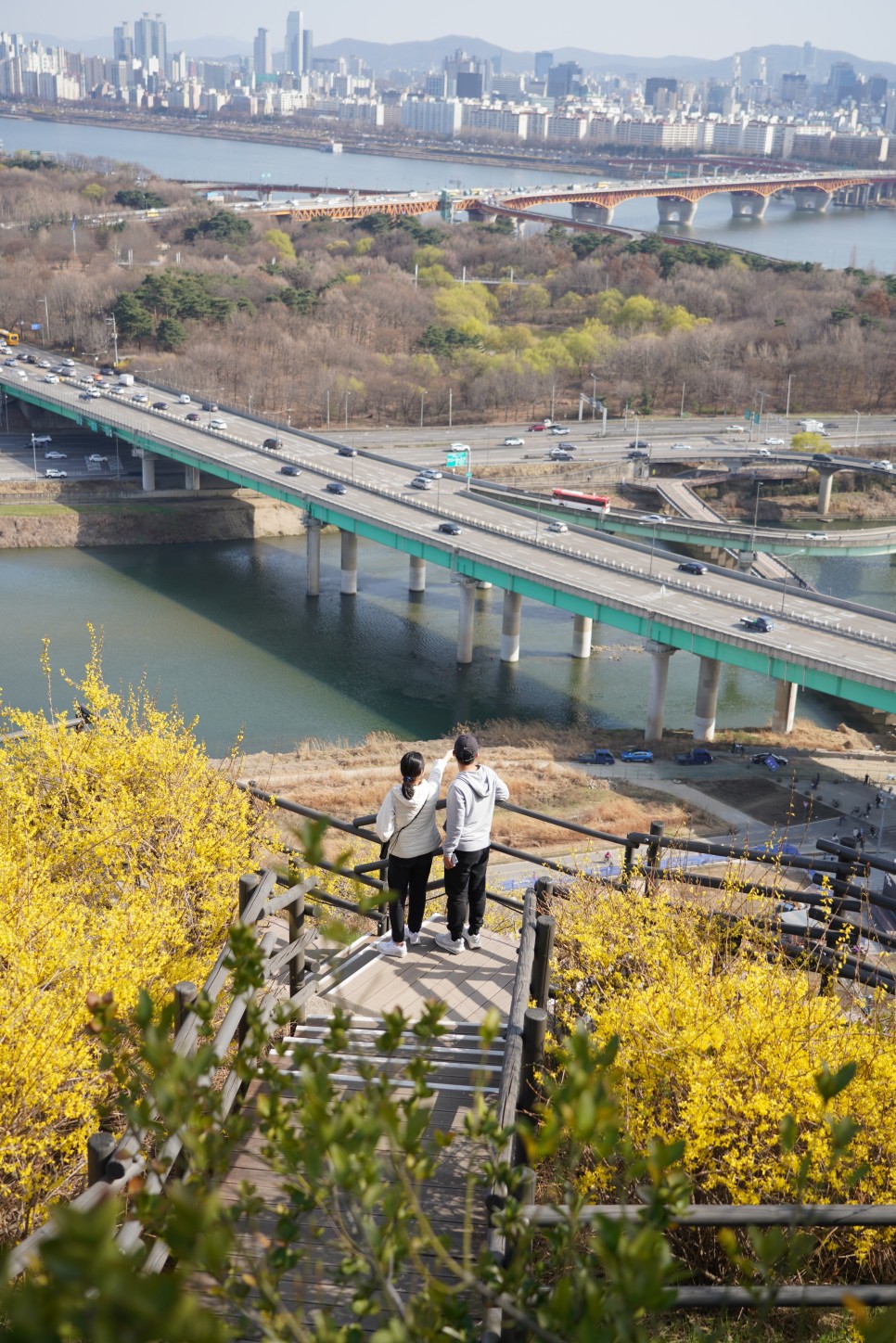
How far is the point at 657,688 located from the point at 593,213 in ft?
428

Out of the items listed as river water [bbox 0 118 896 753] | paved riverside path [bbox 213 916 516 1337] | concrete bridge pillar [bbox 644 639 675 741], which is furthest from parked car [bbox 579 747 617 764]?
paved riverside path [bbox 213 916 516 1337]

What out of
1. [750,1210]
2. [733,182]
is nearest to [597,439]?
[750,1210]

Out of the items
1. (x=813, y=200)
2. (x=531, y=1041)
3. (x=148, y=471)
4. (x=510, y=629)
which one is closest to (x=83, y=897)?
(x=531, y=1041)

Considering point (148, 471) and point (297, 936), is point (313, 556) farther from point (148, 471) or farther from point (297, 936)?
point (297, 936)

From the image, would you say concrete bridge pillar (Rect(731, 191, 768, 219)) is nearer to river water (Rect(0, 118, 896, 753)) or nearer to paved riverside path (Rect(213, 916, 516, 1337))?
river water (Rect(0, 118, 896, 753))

______________________________

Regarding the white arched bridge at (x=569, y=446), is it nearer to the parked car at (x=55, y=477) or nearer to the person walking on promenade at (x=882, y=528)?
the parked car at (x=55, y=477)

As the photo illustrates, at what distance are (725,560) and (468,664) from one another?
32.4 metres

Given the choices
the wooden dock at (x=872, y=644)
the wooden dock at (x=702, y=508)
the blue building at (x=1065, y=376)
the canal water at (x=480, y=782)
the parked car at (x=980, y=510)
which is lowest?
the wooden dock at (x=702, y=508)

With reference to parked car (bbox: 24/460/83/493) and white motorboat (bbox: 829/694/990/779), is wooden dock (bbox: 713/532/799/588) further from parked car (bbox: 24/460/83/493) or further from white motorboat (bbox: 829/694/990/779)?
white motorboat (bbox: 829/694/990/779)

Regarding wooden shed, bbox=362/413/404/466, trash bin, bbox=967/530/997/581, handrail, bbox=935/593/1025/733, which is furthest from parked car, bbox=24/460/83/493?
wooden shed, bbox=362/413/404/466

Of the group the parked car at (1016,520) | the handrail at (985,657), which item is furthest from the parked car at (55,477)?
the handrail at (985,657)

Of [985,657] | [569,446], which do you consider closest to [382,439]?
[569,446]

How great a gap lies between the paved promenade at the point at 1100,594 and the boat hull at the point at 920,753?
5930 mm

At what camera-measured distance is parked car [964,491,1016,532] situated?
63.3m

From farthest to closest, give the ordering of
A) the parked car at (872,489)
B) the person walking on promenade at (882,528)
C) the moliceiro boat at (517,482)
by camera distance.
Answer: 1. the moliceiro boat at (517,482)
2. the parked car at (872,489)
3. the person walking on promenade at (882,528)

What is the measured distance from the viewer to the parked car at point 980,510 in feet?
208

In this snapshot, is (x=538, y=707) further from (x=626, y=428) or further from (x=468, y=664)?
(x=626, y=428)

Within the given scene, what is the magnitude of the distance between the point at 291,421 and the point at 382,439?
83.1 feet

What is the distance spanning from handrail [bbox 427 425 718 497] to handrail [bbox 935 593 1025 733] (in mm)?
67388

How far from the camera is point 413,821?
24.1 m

______________________________

WHAT THE TASK REQUIRES =>
Output the data from the line containing "As the photo" to the line containing "32.4 metres", both included, as a Markdown table with the columns Row and Line, skipping any blank lines.

RESULT OF THIS TASK =>
| Row | Line |
|---|---|
| 1 | As the photo illustrates, at what distance are (725,560) and (468,664) from one another? |
| 2 | 32.4 metres |